O novo presidente do Peru, Manuel Merino (Ação Popular), assumiu o cargo nesta terça, 10, após a destituição de Martín Vizcarra por “incapacidade moral”, reconhecendo que o país atravessa uma crise política e afirmando que o processo de impeachment respeitou as regras da Constituição.

Em meio a manifestações contrárias à destituição, Vizcarra questionou a “legalidade e legitimidade” de Merino. “Estou preocupado, como muitos peruanos, porque uma autoridade para exercer seu poder precisa de dois princípios e condições básicas: legalidade e legitimidade.”

O Tribunal Constitucional aguarda a resolução de um processo em dezembro para definir o alcance da “incapacidade moral” que Vizcarra havia apresentado em setembro, quando Merino lançou o primeiro pedido de impeachment, que não passou no Parlamento.

Analistas acreditam que Merino assume a presidência em um momento delicado, com o aumento de casos da covid-19 e a crise econômica decorrente da pandemia, o que não deve fortalecer seu partido faltando cinco meses para as eleições gerais.

“Nosso primeiro compromisso é respeitar o processo eleitoral em curso.
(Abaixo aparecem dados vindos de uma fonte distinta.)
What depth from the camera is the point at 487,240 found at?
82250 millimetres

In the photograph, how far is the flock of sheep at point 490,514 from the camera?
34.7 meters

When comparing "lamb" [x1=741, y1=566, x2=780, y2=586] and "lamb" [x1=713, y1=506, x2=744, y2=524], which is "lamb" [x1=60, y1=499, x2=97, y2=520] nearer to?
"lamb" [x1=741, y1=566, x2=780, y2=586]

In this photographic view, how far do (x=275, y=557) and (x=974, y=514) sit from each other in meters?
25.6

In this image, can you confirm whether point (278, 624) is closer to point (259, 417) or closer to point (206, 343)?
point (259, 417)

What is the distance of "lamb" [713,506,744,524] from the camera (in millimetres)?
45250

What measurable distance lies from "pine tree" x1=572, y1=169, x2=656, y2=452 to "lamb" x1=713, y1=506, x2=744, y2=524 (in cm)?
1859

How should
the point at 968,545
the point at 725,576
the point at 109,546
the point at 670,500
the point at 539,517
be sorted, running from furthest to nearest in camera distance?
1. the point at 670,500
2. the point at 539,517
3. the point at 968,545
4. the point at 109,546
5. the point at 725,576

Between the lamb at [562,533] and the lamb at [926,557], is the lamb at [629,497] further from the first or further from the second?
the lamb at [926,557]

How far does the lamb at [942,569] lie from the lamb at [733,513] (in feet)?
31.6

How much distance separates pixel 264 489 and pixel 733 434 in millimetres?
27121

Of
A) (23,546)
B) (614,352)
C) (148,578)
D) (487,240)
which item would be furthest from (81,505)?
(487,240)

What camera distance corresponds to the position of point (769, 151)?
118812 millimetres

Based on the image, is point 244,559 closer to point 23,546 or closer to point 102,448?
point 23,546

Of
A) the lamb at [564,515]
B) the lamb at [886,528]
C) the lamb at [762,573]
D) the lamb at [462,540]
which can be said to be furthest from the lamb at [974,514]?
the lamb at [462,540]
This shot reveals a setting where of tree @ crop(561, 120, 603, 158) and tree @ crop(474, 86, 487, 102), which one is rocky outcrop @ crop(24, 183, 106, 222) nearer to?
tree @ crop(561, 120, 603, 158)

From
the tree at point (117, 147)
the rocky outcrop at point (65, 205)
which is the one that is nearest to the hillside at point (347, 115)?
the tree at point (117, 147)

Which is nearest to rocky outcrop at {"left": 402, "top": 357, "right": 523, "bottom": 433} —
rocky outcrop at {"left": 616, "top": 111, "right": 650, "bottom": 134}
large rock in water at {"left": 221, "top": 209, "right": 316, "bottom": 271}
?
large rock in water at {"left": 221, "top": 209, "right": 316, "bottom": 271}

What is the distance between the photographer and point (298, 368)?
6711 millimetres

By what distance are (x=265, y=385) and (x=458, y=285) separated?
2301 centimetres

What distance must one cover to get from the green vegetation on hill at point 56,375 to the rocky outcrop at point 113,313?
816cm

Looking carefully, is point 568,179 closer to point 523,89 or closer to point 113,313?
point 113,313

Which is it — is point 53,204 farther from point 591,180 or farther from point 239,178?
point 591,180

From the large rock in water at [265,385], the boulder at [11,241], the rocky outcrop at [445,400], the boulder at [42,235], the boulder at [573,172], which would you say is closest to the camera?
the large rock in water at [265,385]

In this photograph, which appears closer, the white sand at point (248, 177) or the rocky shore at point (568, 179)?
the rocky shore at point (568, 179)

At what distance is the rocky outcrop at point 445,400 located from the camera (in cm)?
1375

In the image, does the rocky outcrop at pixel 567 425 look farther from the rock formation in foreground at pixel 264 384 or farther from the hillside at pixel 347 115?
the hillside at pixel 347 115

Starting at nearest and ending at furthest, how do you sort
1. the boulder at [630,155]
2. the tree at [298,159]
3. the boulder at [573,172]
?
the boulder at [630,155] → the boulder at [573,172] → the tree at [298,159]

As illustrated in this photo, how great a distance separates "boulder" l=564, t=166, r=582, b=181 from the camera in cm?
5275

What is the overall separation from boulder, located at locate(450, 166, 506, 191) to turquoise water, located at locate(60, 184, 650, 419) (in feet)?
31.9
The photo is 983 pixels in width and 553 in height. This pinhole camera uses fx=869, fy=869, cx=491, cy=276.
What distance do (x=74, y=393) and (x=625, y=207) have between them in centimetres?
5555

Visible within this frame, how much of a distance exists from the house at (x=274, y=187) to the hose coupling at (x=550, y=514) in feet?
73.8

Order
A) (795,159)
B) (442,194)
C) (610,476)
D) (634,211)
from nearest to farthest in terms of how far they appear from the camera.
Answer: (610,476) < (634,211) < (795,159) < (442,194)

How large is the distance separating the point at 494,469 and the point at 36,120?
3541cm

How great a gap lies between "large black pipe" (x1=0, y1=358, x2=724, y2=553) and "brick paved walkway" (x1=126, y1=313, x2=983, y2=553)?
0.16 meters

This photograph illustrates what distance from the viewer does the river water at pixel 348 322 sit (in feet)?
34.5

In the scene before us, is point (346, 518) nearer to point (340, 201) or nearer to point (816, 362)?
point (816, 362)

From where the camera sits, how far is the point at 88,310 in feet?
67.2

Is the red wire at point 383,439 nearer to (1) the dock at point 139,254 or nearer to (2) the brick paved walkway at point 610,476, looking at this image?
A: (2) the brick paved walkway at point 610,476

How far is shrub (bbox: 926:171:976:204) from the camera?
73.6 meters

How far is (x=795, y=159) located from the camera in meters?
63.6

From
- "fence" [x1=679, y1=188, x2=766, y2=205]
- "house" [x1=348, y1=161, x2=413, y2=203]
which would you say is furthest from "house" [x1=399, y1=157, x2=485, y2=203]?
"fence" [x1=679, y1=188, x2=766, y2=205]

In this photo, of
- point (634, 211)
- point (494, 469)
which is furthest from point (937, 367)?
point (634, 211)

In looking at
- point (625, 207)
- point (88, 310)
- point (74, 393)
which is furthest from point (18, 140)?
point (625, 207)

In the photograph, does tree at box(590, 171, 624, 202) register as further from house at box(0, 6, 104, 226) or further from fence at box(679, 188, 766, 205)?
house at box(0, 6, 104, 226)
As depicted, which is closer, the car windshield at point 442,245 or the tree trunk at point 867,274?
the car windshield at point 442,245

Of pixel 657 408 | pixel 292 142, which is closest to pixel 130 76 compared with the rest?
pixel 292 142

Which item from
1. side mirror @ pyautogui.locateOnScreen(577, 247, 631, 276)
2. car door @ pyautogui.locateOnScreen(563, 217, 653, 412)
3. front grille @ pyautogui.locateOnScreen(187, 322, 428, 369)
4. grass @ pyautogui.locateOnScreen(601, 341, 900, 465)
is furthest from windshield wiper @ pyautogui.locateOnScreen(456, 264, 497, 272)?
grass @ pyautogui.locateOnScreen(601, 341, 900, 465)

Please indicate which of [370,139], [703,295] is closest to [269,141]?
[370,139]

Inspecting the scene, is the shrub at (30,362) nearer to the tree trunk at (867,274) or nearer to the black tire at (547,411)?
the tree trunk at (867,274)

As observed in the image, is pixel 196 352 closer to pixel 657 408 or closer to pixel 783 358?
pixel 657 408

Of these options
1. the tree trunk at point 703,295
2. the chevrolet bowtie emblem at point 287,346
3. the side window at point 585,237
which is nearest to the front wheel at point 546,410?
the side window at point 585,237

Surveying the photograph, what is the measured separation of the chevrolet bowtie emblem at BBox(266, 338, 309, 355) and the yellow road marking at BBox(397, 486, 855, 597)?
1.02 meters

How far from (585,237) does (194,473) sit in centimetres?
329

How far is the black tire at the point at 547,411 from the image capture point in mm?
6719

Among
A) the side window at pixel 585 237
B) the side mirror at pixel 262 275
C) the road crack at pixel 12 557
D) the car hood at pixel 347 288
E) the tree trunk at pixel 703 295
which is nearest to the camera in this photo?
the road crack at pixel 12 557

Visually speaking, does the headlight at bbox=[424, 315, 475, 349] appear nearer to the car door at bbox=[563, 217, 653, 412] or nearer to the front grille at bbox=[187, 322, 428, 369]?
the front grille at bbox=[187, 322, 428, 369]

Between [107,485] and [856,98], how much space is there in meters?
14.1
Ninguém pode mudar a data das eleições convocadas para 11 de abril de 2021”, disse Merino.

“Tenho a impressão de que foi um jogo político bastante audaz do ex-presidente e as forças políticas que aprovaram a destituição não se deram conta disso”, afirma o constitucionalista peruano Luciano López. “Dentro do jogo político, era conveniente para ele (Vizcarra) deixar o poder. Ele sai do foco de atenção. Agora, o Ação Popular toma o poder em um momento muito complicado.”

Com quase 33 milhões de habitantes, o Peru tem 923 mil infecções por coronavírus e cerca de 35 mil mortes, mas é o segundo país com a maior taxa de mortalidade do mundo por covid-19 em relação a sua população (105,9 por 100 mil habitantes), segundo a Universidade Johns Hopkins.

O professor de relações internacionais da Universidade de São Paulo (USP) Rafael Villa acredita que Merino terá dificuldades de governar por ser “um político do baixo clero”. “Ele tem pouca margem de manobra em relação a promover reformas mais profundas. Além disso, o fujimorismo o colocou no comando justamente para evitar essas reformas mais profundas.”

O impacto nas eleições existirá, segundo os analistas, mas ainda não é possível precisar como. “Dada a alta popularidade de Vizcarra, isso pode levar ao enfraquecimento das forças fujimoristas e seus aliados”, afirma Villa.

As informações são do jornal O Estado de S. Paulo.